The first time we did the small circuit we went by bicycle ($3-5 to rent). It’s a great way to explore the temple area, but it’s a 45-minute ride from the centre of Siem Reap to the start of the circuit and 45 minutes back again at the end of the day.

If you include the many hours spent walking around the temples in hot temperatures, we think it’s better to go by tuk-tuk or scooter. Furthermore, if you want to see sunrise or sunset you’ll be cycling there or back in the dark.


A taxi tour ($27) is just like a tuk-tuk tour except you’ll have air conditioning and it’ll be a tiny bit quicker. But it’s more expensive and nowhere near as much fun.


We have ranked all the temples to help you choose which ones to visit. All the temples in the area including the outer temples are in our best Angkor Temples guide.


Our Rating – ★★★☆☆ | Worth a stop | Time to Visit – 40 minutes.

Built from grey sandstone, Pre Rup has decayed quicker than other temples, giving it even more of a worn, crumbling appearance than many other Angkor temples.

From a series of galleries and walkways you can spot lion statues guarding doorways, crumbling stone columns and once intricate lintels. The long staircase leading up the 3-stepped pyramid to the upper level with 5 towers was our highlight.  

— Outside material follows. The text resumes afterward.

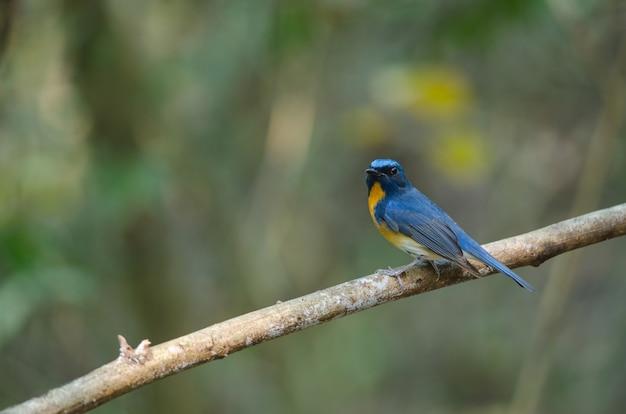Moucherolle bleu sur une branche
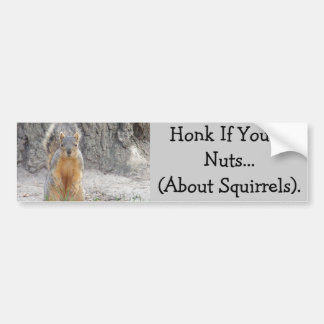 Autocollant De Voiture Cornez si vous êtes Nuts… au sujet des écureuils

Pre Rup is one of the few temples open at both sunrise and sunset. However, with no views and high trees surrounding it, it’s not the best place to be for either.


Our Rating – ★★☆☆☆ | Checkout the elephants | Time to Visit – 40 minutes.

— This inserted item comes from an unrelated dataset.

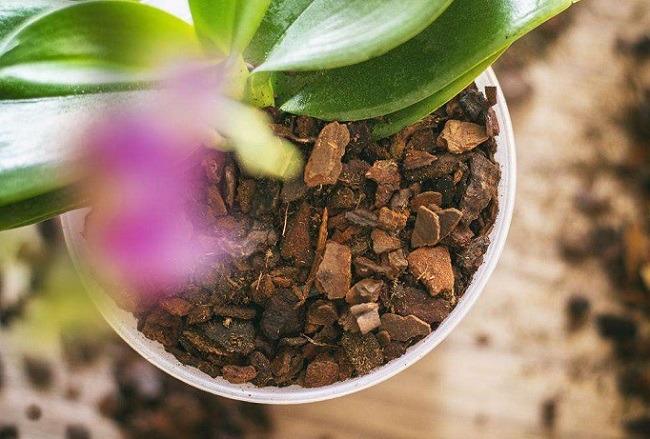 Субстрат и горшок орхидеи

East Mebon is a pyramid of terraces with beautiful sculptures and statues. The highlight is the 2-metre-high elephants adorning each corner.

Originally, the temple was located on an artificial island in a large body of water and was only accessible by boat. The water is long gone, but the temple remains in a layout of multiple courtyards and towers.

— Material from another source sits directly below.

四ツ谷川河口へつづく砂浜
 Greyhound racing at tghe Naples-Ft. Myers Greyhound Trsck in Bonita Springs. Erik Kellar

We liked visiting but unfortunately, there was quite a bit of scaffolding. See the elephant statues and head inside if the scaffolding has gone.


Our Rating – ★★★☆☆ | Walk all the way through to the eastern gate | Time to Visit – 45 minutes.

Ta Som is an atmospheric temple that has been carefully restored over the years. It’s been held up in places, but not so much that it ruins the crumbling effect.

There are some remarkable stone carvings, and the jungle setting makes it a captivating place to stroll around.

Make sure you head all the way through the temple to the far eastern gate. The tree consuming the gate has been cut back extensively but the roots over the entrance remain. It’s lost some of its allure since our first visit but it’s still a good sight.  


Our Rating – ★★★★☆ | Stop to photograph the Baray | Time to Visit – 15 minutes.

The reservoirs that surround the Angkor temples are remarkable. One of the most spectacular is the North Baray also called Jaytataka Baray. Measuring 3,600 metres by 900 metre it’s a colossal man-made lake.

A wooden boardwalk (that heads across the water to Neak Pean) offers an excellent viewing platform over the reservoir. It is often covered in lilies and backed by dead trees poking above the water.


Our Rating – ★★☆☆☆ | Can skip if short on time | Time to Visit – 30 minutes.

Neak Pean (sometimes spelt Neak Poan) is a Buddhist temple on a man-made island in the centre of the Northern Baray.

The central shrine, rising from a double circular lotus-styled base, sits at the centre of a large basin, The temple is nice enough, but it’s the walk over the Northern Baray that makes coming here special.

neak pean temple


Our Rating – ★★☆☆☆ | Skip unless its wet season | Time to Visit – 20 minutes.

Just off the Grand Circuit you’ll find Prasat Prei and a little further on Banteay Prei. Only partially restored the site presents a very natural atmosphere and it’s usually very quiet.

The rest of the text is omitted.